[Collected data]
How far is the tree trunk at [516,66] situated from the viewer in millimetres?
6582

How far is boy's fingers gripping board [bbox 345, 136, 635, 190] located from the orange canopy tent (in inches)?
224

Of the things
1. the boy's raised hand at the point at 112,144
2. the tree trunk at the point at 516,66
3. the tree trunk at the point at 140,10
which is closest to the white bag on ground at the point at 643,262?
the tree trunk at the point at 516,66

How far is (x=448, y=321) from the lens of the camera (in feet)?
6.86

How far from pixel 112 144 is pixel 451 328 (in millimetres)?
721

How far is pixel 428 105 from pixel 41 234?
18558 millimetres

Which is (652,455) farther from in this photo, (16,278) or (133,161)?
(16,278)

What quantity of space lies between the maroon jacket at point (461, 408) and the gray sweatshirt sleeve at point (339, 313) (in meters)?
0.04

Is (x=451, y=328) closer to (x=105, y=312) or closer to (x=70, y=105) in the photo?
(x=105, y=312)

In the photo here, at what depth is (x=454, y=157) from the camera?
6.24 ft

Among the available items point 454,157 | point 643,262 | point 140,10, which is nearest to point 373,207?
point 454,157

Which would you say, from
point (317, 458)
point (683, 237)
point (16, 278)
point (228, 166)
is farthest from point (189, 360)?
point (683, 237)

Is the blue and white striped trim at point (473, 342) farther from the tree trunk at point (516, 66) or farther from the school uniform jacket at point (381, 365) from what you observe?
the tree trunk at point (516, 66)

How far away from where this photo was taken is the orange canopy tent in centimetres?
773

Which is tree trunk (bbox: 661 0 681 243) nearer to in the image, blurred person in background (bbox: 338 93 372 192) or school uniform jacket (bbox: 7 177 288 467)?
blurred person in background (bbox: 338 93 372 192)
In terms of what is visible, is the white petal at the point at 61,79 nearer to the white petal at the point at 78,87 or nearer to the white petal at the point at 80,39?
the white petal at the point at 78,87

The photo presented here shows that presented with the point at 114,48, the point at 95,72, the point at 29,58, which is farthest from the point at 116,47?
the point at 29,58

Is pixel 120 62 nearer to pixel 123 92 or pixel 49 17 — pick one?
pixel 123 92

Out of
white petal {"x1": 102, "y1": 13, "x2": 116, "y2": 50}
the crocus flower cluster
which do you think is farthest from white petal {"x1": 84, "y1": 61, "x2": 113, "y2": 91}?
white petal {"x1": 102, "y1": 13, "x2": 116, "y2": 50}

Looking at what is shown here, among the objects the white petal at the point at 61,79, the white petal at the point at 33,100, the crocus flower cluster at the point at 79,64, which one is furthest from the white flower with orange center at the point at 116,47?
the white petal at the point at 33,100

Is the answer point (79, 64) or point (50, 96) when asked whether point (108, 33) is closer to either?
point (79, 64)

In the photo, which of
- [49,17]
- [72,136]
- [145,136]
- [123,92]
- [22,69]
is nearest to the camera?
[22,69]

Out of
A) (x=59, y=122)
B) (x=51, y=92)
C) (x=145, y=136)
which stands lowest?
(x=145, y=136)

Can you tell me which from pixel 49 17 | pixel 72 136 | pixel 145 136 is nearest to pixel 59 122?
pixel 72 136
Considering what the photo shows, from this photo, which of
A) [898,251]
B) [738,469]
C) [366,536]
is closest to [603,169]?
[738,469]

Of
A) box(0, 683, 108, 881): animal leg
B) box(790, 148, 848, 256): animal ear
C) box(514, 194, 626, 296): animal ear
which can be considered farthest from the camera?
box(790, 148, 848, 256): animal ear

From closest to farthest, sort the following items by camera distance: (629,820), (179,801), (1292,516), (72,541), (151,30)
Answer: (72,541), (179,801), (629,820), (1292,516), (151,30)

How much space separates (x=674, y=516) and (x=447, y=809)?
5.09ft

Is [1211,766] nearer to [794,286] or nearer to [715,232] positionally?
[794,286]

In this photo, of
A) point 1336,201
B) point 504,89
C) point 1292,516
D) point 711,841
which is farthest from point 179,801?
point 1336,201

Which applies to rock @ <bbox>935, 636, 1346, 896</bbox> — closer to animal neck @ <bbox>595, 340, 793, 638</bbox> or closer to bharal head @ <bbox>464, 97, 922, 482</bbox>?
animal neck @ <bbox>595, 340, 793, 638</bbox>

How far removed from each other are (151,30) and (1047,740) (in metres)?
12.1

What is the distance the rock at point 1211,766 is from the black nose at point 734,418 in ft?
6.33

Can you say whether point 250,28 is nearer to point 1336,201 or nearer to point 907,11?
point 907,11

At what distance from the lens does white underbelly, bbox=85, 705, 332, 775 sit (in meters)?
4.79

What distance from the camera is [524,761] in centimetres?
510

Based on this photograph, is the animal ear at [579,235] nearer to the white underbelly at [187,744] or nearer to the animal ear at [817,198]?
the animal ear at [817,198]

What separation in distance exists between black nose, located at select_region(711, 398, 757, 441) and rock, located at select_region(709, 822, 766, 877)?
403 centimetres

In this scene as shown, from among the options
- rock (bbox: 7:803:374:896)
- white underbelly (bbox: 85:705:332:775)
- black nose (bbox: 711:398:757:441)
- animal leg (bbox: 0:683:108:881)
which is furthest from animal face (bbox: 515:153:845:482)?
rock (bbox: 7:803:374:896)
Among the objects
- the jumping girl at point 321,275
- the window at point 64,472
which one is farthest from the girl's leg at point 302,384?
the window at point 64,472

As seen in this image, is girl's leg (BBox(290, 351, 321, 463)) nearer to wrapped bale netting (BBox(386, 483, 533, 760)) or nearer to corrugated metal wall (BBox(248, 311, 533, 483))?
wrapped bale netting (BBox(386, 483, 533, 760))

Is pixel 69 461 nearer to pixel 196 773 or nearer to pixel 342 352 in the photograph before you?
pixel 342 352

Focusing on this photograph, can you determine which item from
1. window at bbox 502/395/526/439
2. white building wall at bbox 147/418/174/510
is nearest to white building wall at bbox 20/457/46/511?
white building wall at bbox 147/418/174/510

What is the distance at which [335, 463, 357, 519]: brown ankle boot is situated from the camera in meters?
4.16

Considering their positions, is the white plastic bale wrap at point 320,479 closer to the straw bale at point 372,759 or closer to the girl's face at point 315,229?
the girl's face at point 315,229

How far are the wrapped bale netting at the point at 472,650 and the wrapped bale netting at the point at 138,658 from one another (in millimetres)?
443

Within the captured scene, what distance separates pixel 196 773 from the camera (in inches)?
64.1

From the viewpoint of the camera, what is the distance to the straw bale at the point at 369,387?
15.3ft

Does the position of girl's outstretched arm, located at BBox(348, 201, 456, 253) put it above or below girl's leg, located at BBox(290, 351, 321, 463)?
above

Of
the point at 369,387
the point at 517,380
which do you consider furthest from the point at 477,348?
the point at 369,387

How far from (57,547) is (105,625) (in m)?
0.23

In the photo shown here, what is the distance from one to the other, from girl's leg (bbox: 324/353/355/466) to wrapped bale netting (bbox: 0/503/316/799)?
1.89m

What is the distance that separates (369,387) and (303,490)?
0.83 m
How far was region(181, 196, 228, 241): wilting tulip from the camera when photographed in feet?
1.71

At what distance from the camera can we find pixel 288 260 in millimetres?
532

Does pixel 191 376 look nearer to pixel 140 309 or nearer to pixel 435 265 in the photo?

> **Do this**
Without leaving anything out, give the entries again exactly.

> **Correct output**
How far is the tree trunk at [516,66] situated from the viewer in millimetres?
6582

How far is boy's fingers gripping board [bbox 345, 136, 635, 190] located from the orange canopy tent (in inches)?
224

Of the things
1. the boy's raised hand at the point at 112,144
2. the tree trunk at the point at 516,66
3. the tree trunk at the point at 140,10
which is closest to the white bag on ground at the point at 643,262?
the tree trunk at the point at 516,66

How far is (x=448, y=321) from the lens of the camera (in feet)?
6.86

How far from pixel 112 144 is pixel 451 328 (in millimetres)?
721

How far is pixel 428 105 from pixel 41 234?
18558 millimetres

Which is (652,455) farther from in this photo, (16,278) or (133,161)?
(16,278)

What quantity of space lies between the maroon jacket at point (461, 408) and the gray sweatshirt sleeve at point (339, 313) (in meters)?
0.04

Is (x=451, y=328) closer to (x=105, y=312) or closer to (x=70, y=105) in the photo?
(x=105, y=312)

In the photo here, at what depth is (x=454, y=157) from the camera?
6.24 ft

Among the available items point 454,157 | point 643,262 | point 140,10, which is nearest to point 373,207?
point 454,157

Which would you say, from
point (317, 458)
point (683, 237)
point (16, 278)
point (228, 166)
is farthest from point (189, 360)?
point (683, 237)

Is the blue and white striped trim at point (473, 342) farther from the tree trunk at point (516, 66) or farther from the school uniform jacket at point (381, 365) from what you observe?
the tree trunk at point (516, 66)

How far away from where this photo was taken is the orange canopy tent in centimetres?
773

Which is tree trunk (bbox: 661 0 681 243) nearer to in the image, blurred person in background (bbox: 338 93 372 192) or school uniform jacket (bbox: 7 177 288 467)?
blurred person in background (bbox: 338 93 372 192)
In terms of what is visible, is the white petal at the point at 61,79 nearer to the white petal at the point at 78,87 or nearer to the white petal at the point at 80,39?
the white petal at the point at 78,87

The photo presented here shows that presented with the point at 114,48, the point at 95,72, the point at 29,58, which is farthest from the point at 116,47?
the point at 29,58

Is pixel 120 62 nearer to pixel 123 92 or pixel 49 17 — pick one?
pixel 123 92

Out of
white petal {"x1": 102, "y1": 13, "x2": 116, "y2": 50}
the crocus flower cluster
which do you think is farthest from white petal {"x1": 84, "y1": 61, "x2": 113, "y2": 91}?
white petal {"x1": 102, "y1": 13, "x2": 116, "y2": 50}

Looking at what is shown here, among the objects the white petal at the point at 61,79, the white petal at the point at 33,100, the crocus flower cluster at the point at 79,64, which one is furthest from the white flower with orange center at the point at 116,47?
the white petal at the point at 33,100

Is the answer point (79, 64) or point (50, 96) when asked whether point (108, 33) is closer to either?
point (79, 64)

In the photo, which of
- [49,17]
- [72,136]
- [145,136]
- [123,92]
- [22,69]
is nearest to the camera?
[22,69]

Out of
A) (x=59, y=122)
B) (x=51, y=92)
C) (x=145, y=136)
which stands lowest?
(x=145, y=136)

Can you tell me which from pixel 49 17 | pixel 72 136 | pixel 145 136 is nearest to pixel 59 122?
pixel 72 136
Considering what the photo shows, from this photo, which of
A) [898,251]
B) [738,469]
C) [366,536]
is closest to [603,169]?
[738,469]

Of
A) box(0, 683, 108, 881): animal leg
B) box(790, 148, 848, 256): animal ear
C) box(514, 194, 626, 296): animal ear
which can be considered farthest from the camera?
box(790, 148, 848, 256): animal ear

From closest to farthest, sort the following items by camera distance: (629,820), (179,801), (1292,516), (72,541), (151,30)
Answer: (72,541), (179,801), (629,820), (1292,516), (151,30)

How much space separates (x=674, y=516) and (x=447, y=809)?
5.09ft

Is [1211,766] nearer to [794,286] or nearer to [715,232] positionally?
[794,286]

In this photo, of
A) point 1336,201
B) point 504,89
C) point 1292,516
D) point 711,841
which is farthest from point 179,801?
point 1336,201

Which applies to rock @ <bbox>935, 636, 1346, 896</bbox> — closer to animal neck @ <bbox>595, 340, 793, 638</bbox> or closer to bharal head @ <bbox>464, 97, 922, 482</bbox>?
animal neck @ <bbox>595, 340, 793, 638</bbox>

How far removed from each other are (151,30) and (1047,740) (in metres)?
12.1

What is the distance the rock at point 1211,766 is from the black nose at point 734,418 in ft?
6.33

Can you say whether point 250,28 is nearer to point 1336,201 or nearer to point 907,11?
point 907,11

At what distance from the lens does white underbelly, bbox=85, 705, 332, 775 sit (in meters)?
4.79

What distance from the camera is [524,761] in centimetres?
510

Based on this photograph, is the animal ear at [579,235] nearer to the white underbelly at [187,744] or nearer to the animal ear at [817,198]?
the animal ear at [817,198]

What separation in distance exists between black nose, located at select_region(711, 398, 757, 441) and rock, located at select_region(709, 822, 766, 877)?
403 centimetres

In this scene as shown, from among the options
- rock (bbox: 7:803:374:896)
- white underbelly (bbox: 85:705:332:775)
- black nose (bbox: 711:398:757:441)
- animal leg (bbox: 0:683:108:881)
which is furthest from animal face (bbox: 515:153:845:482)?
rock (bbox: 7:803:374:896)
Among the objects
- the jumping girl at point 321,275
- the window at point 64,472
which one is farthest from the girl's leg at point 302,384?
the window at point 64,472

As seen in this image, is girl's leg (BBox(290, 351, 321, 463)) nearer to wrapped bale netting (BBox(386, 483, 533, 760)) or nearer to corrugated metal wall (BBox(248, 311, 533, 483))?
wrapped bale netting (BBox(386, 483, 533, 760))

Is pixel 69 461 nearer to pixel 196 773 or nearer to pixel 342 352 in the photograph before you?
pixel 342 352

Focusing on this photograph, can you determine which item from
1. window at bbox 502/395/526/439
2. white building wall at bbox 147/418/174/510
is nearest to white building wall at bbox 20/457/46/511?
white building wall at bbox 147/418/174/510

What is the distance at which [335, 463, 357, 519]: brown ankle boot is situated from the camera in meters?
4.16

Considering their positions, is the white plastic bale wrap at point 320,479 closer to the straw bale at point 372,759 or closer to the girl's face at point 315,229?
the girl's face at point 315,229

How far are the wrapped bale netting at the point at 472,650 and the wrapped bale netting at the point at 138,658 from one another (in millimetres)?
443

Within the captured scene, what distance separates pixel 196 773 from the camera (in inches)?
64.1

From the viewpoint of the camera, what is the distance to the straw bale at the point at 369,387?
15.3ft

Does the position of girl's outstretched arm, located at BBox(348, 201, 456, 253) put it above or below girl's leg, located at BBox(290, 351, 321, 463)?
above

Of
the point at 369,387
the point at 517,380
which do you consider furthest from the point at 477,348?
the point at 369,387

How far from (57,547) is (105,625) (in m)?
0.23

In the photo shown here, what is the distance from one to the other, from girl's leg (bbox: 324/353/355/466) to wrapped bale netting (bbox: 0/503/316/799)?
1.89m

What is the distance that separates (369,387) and (303,490)?
0.83 m
How far was region(181, 196, 228, 241): wilting tulip from the camera when photographed in feet?
1.71

At what distance from the camera can we find pixel 288 260 in millimetres?
532

Does pixel 191 376 look nearer to pixel 140 309 or nearer to pixel 435 265 in the photo?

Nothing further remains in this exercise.